Des recherches de Stanford aux échanges clients
Fondée en 2016, Cresta trouve ses origines dans l’environnement de recherche de Stanford. Zayd Enam et Tim Shi figurent parmi ses cofondateurs, aux côtés de Sebastian Thrun, chercheur en intelligence artificielle et entrepreneur. L’idée initiale consiste à utiliser l’IA pour transmettre aux autres salariés les pratiques observées chez les conseillers les plus efficaces, directement pendant leur travail.
Cette orientation distingue son positionnement initial de celui des outils centrés uniquement sur le remplacement des opérateurs humains. Cresta cherche d’abord à augmenter leurs capacités, en analysant le contexte d’une conversation et en proposant une aide au bon moment. En 2023, Ping Wu, ancien responsable chez Google, prend la direction générale de l’entreprise. Son parcours comprend notamment le développement de technologies d’IA destinées aux centres de contact.
Analyser, assister et automatiser
L’offre de Cresta s’organise autour de plusieurs usages complémentaires.
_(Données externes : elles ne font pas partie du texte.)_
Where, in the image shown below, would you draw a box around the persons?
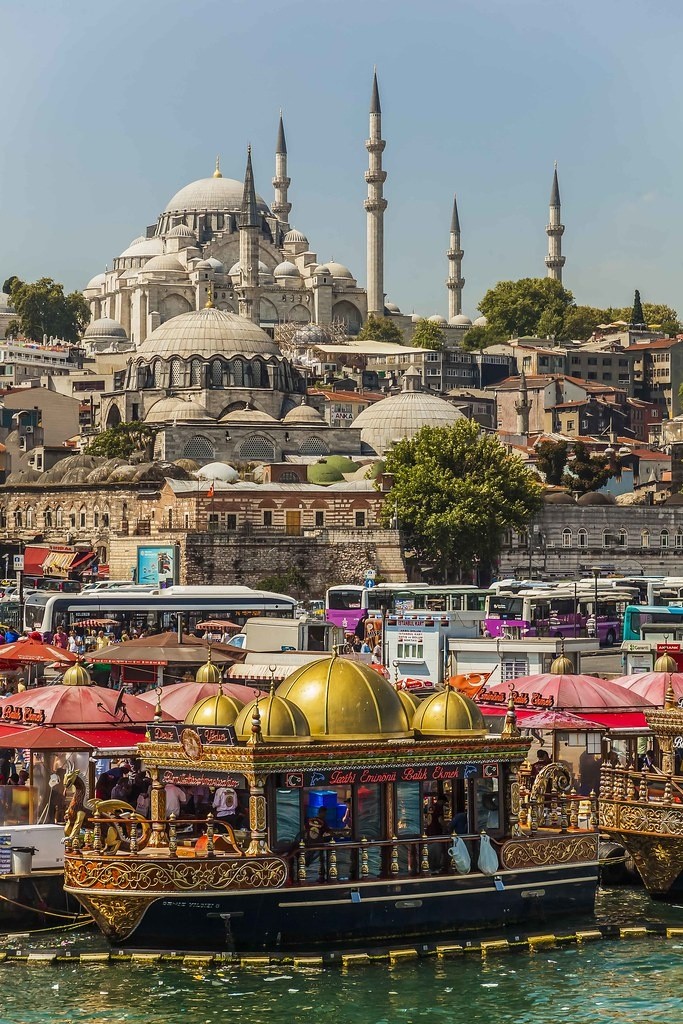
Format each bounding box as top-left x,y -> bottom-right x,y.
121,614 -> 178,642
0,674 -> 27,697
0,623 -> 43,645
426,794 -> 468,837
52,626 -> 115,653
353,637 -> 382,664
305,797 -> 353,840
529,750 -> 558,829
482,627 -> 491,639
585,613 -> 598,638
94,768 -> 237,833
0,750 -> 30,785
202,630 -> 230,644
L’analyse conversationnelle permet d’examiner les interactions afin de repérer les motifs de contact, les difficultés récurrentes ou les écarts aux procédures. Ces informations servent aux responsables opérationnels pour orienter la formation, améliorer les parcours clients et suivre la qualité du service, au-delà d’un simple échantillonnage manuel des appels.
Pendant une conversation, les fonctions d’assistance peuvent suggérer des réponses, faire remonter des informations pertinentes ou rappeler les étapes d’un processus. La génération de résumés vise également à réduire le travail administratif après l’échange. La valeur recherchée ne tient donc pas seulement à la rapidité des réponses, mais aussi à leur cohérence avec les connaissances et les règles de l’entreprise.
Cresta développe par ailleurs des agents d’IA capables de prendre en charge des conversations vocales ou écrites. Cette automatisation suppose de connecter les modèles aux bases documentaires et aux outils métiers du client. Elle nécessite aussi de définir les situations dans lesquelles un conseiller humain doit reprendre la main, notamment lorsque la demande devient complexe ou sensible.
Et maintenant ?
La trajectoire de Cresta dépendra de sa capacité à articuler ces deux fonctions : assister les salariés et automatiser les demandes qui s’y prêtent. Sur un marché où se croisent éditeurs de centres de contact et spécialistes de l’IA générative, la différenciation se jouera sur la fiabilité en production, l’intégration aux systèmes existants et les résultats mesurables. La protection des données, la maîtrise des réponses erronées et l’acceptabilité de l’analyse des conversations des salariés resteront également déterminantes pour les déploiements.